A question on implied default probability

Hi All,

I have some problems with the following question about implied default probability:

Suppose you want to estimate the implied default probaility for a BB-rated discount corporate bond.

  • The T-bond (a risk-free bond) yields 12% per year.

  • The 1-year BB-rated discount bond yields 15.8% per year.

  • Year 2-year BB-rated discount bond yields 18% per year.

If the recovery rate on BB-rated bond is expected to be 0%, and the marginal default probaility in year 1 is 5%, which of the following is the best estimate of the risk-netural probability that the BB-rated discount bond defaults within next 2 years?

The answer is 9.91%. Is anyone know how to arrive this answer?

Thanks.

Sam, follow the procedure :

((PD x RR)+ (1-PD)(1-RR)) > 1+R

The above has to hold for the investment in bonds. ( Else one would not invest)

For 2 years this Probability adjusted value must be > than what it would yield if one were to invest in treasury

Hence, ((PD X RR + (1-PD)(-RR)) (1+Yield of 2 years)^2> (1+Risk Free)^2.

Solve the inequality to get the result.

(Note tha the qs. asks for BEST ESTIMATE, … not exact answer i.e. exact probability of default)

Is this Part 2 stuff? I really hope so…

Yeah Very much. Hope you are not talking about it;s relevance.
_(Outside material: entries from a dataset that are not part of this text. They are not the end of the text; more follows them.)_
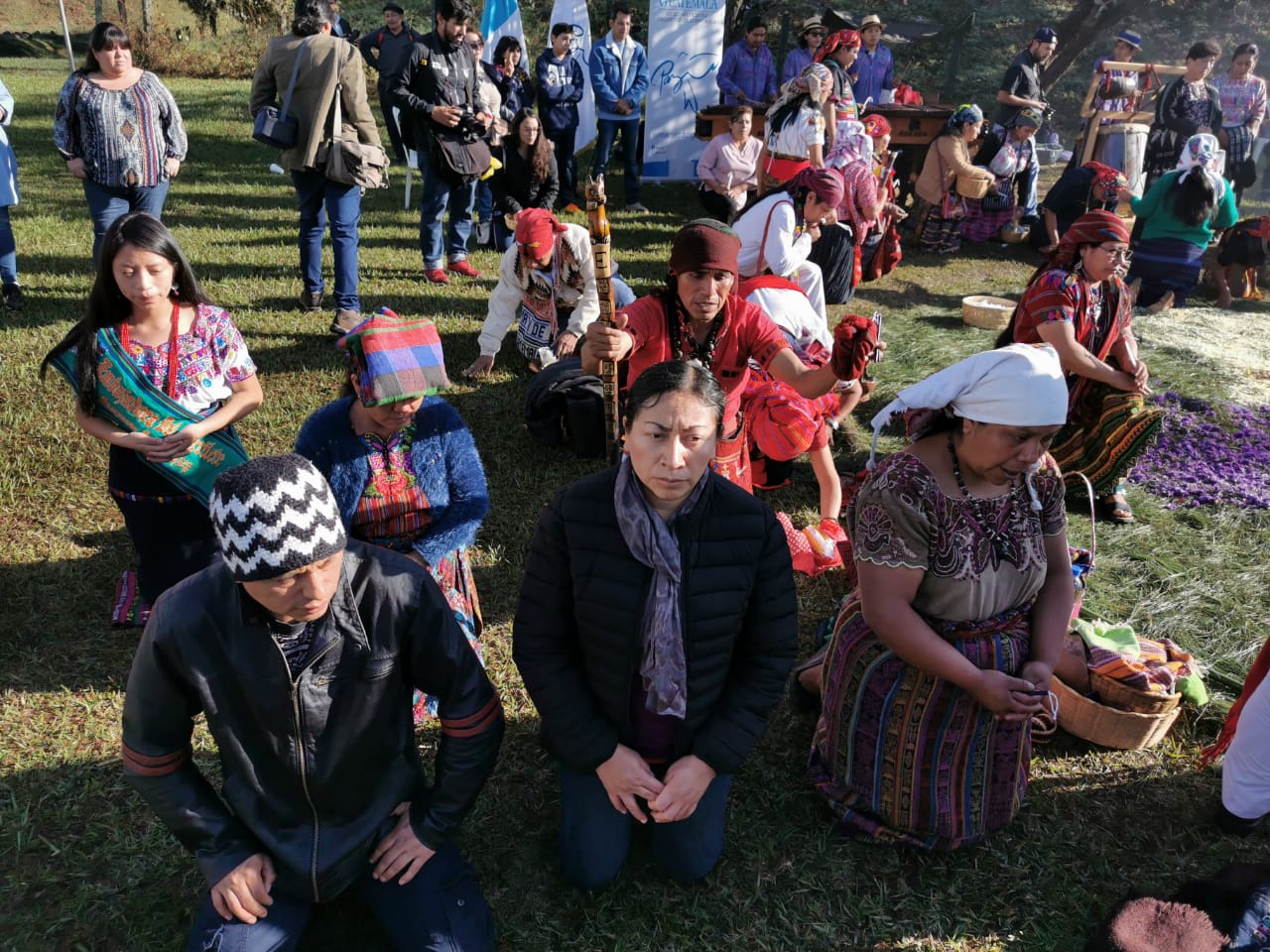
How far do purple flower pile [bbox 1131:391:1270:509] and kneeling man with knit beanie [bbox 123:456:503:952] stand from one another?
478 centimetres

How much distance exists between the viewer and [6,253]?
668cm

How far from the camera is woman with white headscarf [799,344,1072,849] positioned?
2650 millimetres

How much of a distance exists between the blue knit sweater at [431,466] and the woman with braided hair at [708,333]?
60 centimetres

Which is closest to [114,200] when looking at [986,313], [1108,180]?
[986,313]

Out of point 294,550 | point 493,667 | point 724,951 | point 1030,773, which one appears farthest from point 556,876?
point 1030,773

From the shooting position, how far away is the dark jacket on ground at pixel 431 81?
7.07 metres

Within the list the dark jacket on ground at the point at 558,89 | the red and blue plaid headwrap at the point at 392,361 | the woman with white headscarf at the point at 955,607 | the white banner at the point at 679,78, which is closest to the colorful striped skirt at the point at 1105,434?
the woman with white headscarf at the point at 955,607

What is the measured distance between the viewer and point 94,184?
240 inches

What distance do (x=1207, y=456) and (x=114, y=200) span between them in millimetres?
7642

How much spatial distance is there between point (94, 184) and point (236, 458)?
12.1ft

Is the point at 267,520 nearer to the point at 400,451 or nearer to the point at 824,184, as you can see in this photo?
the point at 400,451

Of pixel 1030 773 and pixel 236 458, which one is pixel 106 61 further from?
pixel 1030 773

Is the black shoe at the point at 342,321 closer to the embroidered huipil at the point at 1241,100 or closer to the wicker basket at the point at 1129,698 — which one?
the wicker basket at the point at 1129,698

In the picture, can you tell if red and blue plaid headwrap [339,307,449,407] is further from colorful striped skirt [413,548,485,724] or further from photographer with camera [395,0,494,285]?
photographer with camera [395,0,494,285]
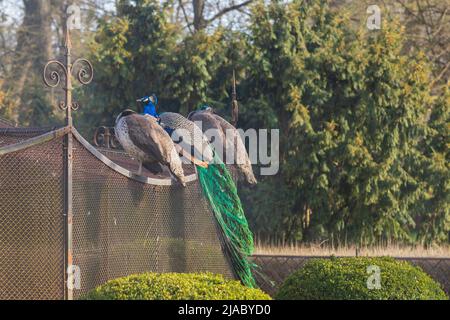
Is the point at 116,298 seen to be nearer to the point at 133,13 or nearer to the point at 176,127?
the point at 176,127

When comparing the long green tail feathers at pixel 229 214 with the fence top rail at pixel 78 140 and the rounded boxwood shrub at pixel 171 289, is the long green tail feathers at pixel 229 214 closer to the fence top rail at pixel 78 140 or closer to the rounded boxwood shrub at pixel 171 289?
the fence top rail at pixel 78 140

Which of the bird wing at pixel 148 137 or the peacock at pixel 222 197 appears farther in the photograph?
the peacock at pixel 222 197

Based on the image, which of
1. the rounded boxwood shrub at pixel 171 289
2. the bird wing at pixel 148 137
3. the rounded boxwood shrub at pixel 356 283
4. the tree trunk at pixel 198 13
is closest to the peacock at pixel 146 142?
the bird wing at pixel 148 137

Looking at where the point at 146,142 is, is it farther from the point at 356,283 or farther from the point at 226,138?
the point at 356,283

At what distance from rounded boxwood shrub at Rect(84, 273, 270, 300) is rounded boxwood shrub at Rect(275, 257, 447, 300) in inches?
38.0

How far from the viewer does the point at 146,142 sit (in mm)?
6754

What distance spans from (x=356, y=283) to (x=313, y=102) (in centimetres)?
653

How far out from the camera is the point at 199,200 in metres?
7.43

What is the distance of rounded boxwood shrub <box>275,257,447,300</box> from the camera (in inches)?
225

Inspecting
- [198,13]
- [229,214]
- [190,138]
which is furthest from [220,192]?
[198,13]

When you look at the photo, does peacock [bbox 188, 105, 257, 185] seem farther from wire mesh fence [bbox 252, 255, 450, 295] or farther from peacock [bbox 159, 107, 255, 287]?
wire mesh fence [bbox 252, 255, 450, 295]

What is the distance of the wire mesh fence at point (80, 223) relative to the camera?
5.32 m

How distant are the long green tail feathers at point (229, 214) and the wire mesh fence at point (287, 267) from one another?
45 cm
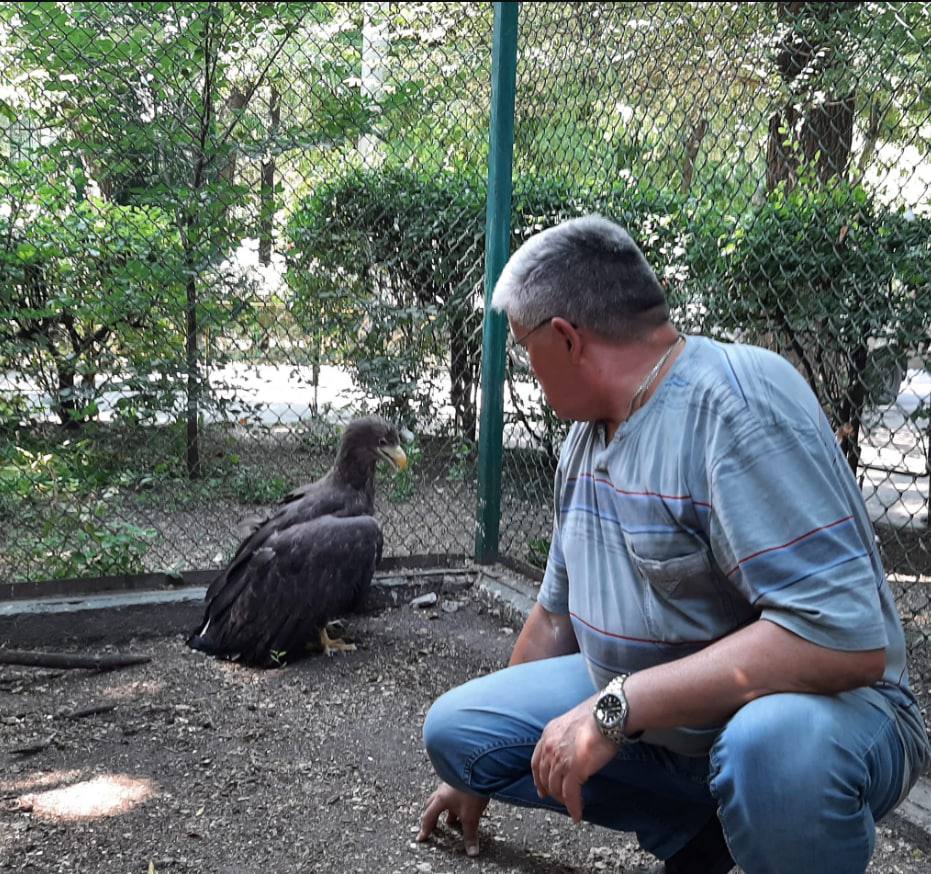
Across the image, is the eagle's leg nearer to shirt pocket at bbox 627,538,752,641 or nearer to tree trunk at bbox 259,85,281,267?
tree trunk at bbox 259,85,281,267

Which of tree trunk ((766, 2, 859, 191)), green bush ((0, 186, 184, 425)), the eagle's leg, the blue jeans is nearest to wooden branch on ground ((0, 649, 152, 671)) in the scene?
the eagle's leg

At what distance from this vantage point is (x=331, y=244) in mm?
5230

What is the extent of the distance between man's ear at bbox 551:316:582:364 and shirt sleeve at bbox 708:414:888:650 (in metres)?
0.37

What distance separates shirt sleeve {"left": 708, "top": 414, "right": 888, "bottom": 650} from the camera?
73.4 inches

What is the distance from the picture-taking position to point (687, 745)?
7.05 ft

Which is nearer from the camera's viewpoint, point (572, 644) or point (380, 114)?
point (572, 644)

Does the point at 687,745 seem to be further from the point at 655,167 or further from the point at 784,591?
the point at 655,167

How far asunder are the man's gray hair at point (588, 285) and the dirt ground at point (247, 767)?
143 cm

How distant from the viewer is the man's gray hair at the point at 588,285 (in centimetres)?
215

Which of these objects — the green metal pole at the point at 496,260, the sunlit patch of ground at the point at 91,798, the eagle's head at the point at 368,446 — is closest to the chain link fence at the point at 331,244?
the green metal pole at the point at 496,260

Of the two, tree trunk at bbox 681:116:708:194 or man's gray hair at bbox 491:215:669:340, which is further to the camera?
tree trunk at bbox 681:116:708:194

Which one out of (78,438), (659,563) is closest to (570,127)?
(78,438)

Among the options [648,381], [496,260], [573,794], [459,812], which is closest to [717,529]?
[648,381]

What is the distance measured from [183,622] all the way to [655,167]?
2708mm
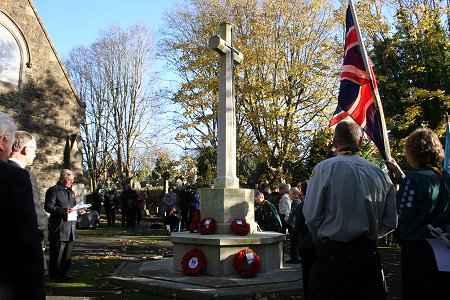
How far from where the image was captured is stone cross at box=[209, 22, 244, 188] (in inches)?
371

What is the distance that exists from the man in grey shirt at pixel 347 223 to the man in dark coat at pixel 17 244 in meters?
1.95

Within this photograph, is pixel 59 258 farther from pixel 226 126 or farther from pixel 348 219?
pixel 348 219

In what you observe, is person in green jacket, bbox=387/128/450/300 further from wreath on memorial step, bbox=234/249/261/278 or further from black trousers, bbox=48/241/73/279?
black trousers, bbox=48/241/73/279

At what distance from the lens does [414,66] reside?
1614 centimetres

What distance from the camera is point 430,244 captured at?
362cm

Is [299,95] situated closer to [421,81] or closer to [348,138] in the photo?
[421,81]

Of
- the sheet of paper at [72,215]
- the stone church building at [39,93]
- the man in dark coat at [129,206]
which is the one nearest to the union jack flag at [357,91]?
the sheet of paper at [72,215]

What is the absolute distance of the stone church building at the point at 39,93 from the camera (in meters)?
19.6

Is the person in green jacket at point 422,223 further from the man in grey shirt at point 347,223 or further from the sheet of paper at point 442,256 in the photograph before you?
the man in grey shirt at point 347,223

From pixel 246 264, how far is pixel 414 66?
11.4 meters

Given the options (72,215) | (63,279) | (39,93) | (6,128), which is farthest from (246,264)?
(39,93)

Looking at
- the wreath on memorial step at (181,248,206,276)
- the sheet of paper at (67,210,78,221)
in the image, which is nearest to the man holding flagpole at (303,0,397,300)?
the wreath on memorial step at (181,248,206,276)

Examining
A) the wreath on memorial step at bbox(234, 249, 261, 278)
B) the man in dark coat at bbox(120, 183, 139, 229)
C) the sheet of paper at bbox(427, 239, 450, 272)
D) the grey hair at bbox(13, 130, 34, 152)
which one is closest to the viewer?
the sheet of paper at bbox(427, 239, 450, 272)

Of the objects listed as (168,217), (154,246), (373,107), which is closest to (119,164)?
(168,217)
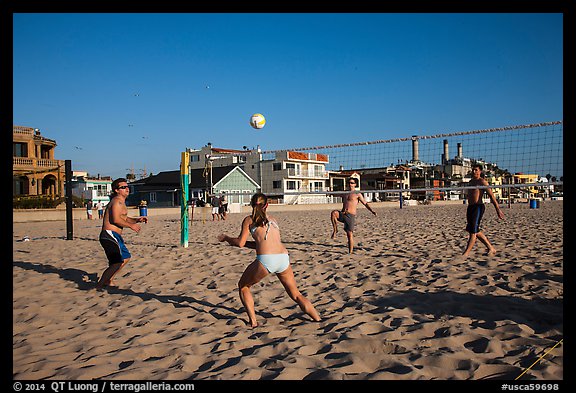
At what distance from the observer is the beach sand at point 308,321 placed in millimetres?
2672

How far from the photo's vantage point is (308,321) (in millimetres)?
3686

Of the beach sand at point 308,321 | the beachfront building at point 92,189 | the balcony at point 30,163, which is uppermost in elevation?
the balcony at point 30,163

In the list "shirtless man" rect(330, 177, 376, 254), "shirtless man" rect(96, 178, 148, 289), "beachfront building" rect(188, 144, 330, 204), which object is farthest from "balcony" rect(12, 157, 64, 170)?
"shirtless man" rect(96, 178, 148, 289)

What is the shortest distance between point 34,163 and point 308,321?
32382 mm

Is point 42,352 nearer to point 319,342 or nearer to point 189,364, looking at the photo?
point 189,364

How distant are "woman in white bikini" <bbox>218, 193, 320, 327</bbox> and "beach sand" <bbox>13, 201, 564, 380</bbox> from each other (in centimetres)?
24

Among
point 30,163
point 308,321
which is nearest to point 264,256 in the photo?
point 308,321

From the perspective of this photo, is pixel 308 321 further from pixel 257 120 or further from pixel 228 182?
pixel 228 182

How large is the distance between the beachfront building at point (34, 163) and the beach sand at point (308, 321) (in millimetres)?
26806

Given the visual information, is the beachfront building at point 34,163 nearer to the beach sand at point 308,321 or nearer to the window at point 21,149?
the window at point 21,149

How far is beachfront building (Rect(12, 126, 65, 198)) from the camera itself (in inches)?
1157

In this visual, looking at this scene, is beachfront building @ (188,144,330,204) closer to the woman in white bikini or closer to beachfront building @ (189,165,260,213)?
beachfront building @ (189,165,260,213)

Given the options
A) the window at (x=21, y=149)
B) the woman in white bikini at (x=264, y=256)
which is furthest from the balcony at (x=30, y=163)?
the woman in white bikini at (x=264, y=256)
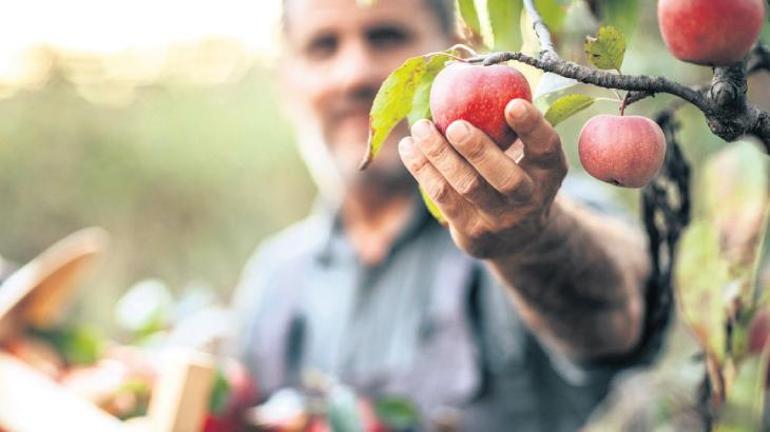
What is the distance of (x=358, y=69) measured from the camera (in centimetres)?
133

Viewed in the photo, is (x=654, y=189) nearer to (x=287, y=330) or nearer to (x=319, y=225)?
(x=287, y=330)

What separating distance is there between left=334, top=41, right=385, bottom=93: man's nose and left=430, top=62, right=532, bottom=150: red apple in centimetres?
93

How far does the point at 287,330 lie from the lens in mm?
1401

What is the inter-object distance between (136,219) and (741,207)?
4031 millimetres

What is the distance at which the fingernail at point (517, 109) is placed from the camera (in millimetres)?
384

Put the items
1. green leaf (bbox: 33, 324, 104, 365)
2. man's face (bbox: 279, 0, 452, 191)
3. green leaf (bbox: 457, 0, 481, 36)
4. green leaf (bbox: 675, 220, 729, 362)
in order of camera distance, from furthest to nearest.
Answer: man's face (bbox: 279, 0, 452, 191)
green leaf (bbox: 33, 324, 104, 365)
green leaf (bbox: 675, 220, 729, 362)
green leaf (bbox: 457, 0, 481, 36)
Thankis ABAL. I still get many chapters and questions on hand not yet revised.

Hi ABAL,

Just encountered a similar problem but it calculates in this way. However, using this methodology, the answer is 6.85%. I wonder what is wrong with th following methodology:

Calculate 1year forward rate for discount bond: (1.18)^2/1.158 = 20.24%

Then PD = 1- [(1+T-bond yield) / (1+1 year forward rate fo discount bond)] = 1 - (1.12/1.2024) = 6.85%

Sam,

Need th entire problem. In the above problem the RR is not mentioned. Quote the qs.

Meanwhile, how are you scoring in the tests?

Hi ABAL,

The question is as folllows:

The rate on a 1-year Treausry note is 3% and the rate on a 2-year T-note is 4.5%. THe rate on a 1-year corporate note is 5% and the rate on a 2-year corporate note is 6.8%. The implied probability of default on the corporate note in year 2 is closest to:

Answer is 2.4%

I haven’t yet started the whole set of questions in 4-hours limited time. Thanks for your help

Sam,

This is way too easy to solve. Frankly, they have just asked for the z- spread. So 6.8%-4.5%=2.3%. Again assuming RR being 0 (this assumption part is tricky) Just equate Instatantenous PD= Zt/(1-RR), put RR 0 and there is your answer.